- Stated exercise
Which lines of the entries below contain the string "inches"? Return each such line in full.

══ Data for this task ══

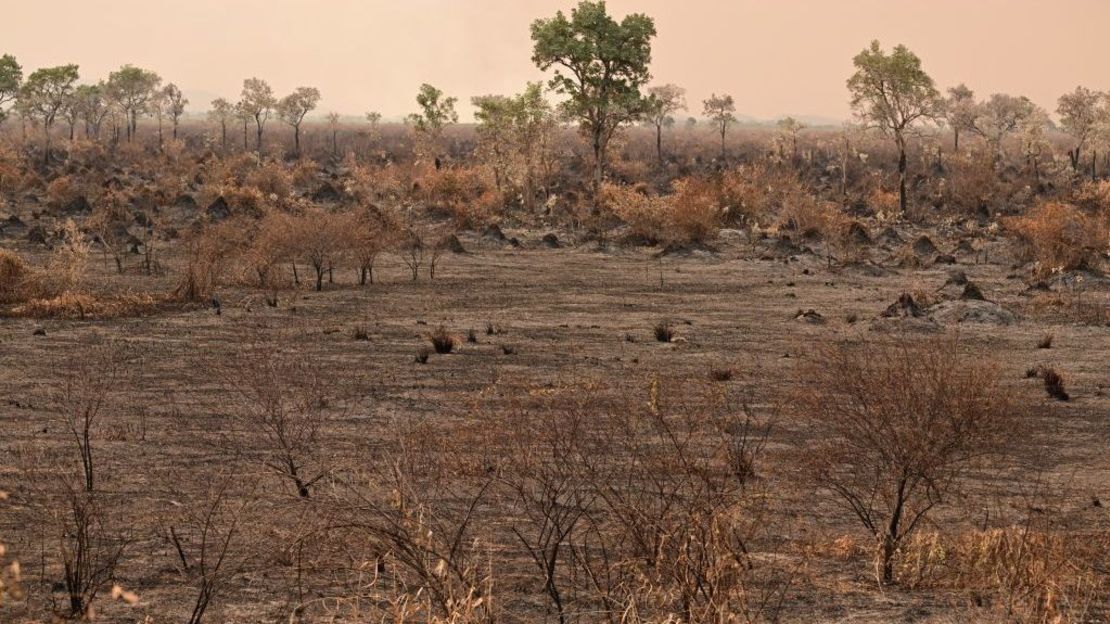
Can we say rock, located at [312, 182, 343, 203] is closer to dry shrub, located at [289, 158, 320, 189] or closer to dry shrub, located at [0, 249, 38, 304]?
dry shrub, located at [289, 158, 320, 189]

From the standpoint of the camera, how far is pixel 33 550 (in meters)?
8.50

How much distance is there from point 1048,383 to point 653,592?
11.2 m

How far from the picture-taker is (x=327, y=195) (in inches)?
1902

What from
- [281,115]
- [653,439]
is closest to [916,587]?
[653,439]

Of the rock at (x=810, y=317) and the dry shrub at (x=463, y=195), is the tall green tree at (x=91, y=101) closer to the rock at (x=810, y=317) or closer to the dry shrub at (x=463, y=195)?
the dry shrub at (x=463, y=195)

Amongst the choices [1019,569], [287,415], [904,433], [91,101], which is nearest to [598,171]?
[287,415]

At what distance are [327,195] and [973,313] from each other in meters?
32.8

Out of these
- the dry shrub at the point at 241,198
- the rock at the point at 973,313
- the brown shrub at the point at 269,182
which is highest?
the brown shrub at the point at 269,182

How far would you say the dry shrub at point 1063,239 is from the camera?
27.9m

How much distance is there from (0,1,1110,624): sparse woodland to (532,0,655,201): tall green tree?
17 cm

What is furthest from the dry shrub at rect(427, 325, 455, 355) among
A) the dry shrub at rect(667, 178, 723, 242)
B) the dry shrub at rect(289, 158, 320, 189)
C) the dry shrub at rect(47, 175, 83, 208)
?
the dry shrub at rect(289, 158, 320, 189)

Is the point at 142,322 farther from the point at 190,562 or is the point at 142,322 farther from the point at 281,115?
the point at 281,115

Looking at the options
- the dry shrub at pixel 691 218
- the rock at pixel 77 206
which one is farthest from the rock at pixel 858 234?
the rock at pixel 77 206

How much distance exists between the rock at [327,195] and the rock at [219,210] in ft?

═══
══ Data for this task ══

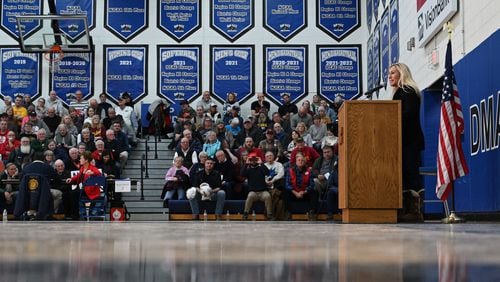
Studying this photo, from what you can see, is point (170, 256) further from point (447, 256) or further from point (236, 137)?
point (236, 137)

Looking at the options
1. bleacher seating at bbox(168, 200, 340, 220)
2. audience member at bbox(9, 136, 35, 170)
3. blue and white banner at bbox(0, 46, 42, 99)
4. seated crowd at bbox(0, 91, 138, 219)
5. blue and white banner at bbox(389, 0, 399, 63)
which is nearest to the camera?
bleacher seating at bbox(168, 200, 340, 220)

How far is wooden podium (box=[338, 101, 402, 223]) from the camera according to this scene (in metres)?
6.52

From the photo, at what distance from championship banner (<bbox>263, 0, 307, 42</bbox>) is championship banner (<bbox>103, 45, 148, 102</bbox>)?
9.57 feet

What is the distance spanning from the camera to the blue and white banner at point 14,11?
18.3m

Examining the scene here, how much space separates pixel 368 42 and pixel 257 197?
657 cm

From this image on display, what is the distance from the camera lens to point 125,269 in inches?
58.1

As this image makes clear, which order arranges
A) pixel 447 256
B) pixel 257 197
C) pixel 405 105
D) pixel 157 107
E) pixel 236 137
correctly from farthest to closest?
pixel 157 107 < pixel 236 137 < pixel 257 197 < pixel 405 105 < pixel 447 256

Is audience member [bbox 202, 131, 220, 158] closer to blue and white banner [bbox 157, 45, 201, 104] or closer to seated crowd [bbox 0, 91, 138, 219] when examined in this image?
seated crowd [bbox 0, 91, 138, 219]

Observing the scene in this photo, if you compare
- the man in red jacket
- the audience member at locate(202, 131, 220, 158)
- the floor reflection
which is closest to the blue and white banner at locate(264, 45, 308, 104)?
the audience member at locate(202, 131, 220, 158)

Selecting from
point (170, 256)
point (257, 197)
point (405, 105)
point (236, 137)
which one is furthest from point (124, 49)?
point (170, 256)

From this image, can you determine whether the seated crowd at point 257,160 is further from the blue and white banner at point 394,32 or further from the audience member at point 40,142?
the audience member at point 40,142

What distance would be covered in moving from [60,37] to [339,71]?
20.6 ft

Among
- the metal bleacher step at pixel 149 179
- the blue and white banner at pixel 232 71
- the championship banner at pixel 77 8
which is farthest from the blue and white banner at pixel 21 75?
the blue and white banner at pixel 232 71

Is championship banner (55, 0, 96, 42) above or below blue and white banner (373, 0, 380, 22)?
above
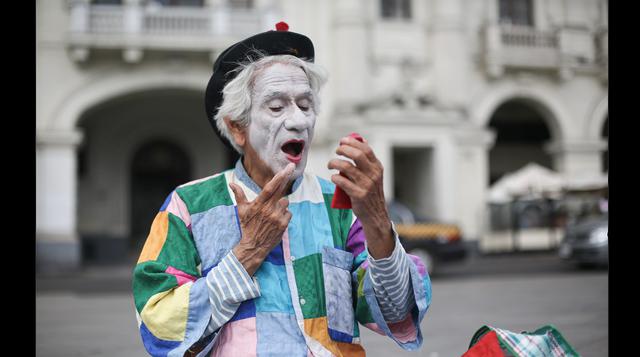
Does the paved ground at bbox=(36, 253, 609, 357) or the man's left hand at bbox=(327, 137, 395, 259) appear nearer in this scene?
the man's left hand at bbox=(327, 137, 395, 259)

═══

- Output for this task
How far from the picture-taker is (x=327, y=195) (in inches)?
From this image on display, what is the distance from the camera lens to point 125,269 in inches?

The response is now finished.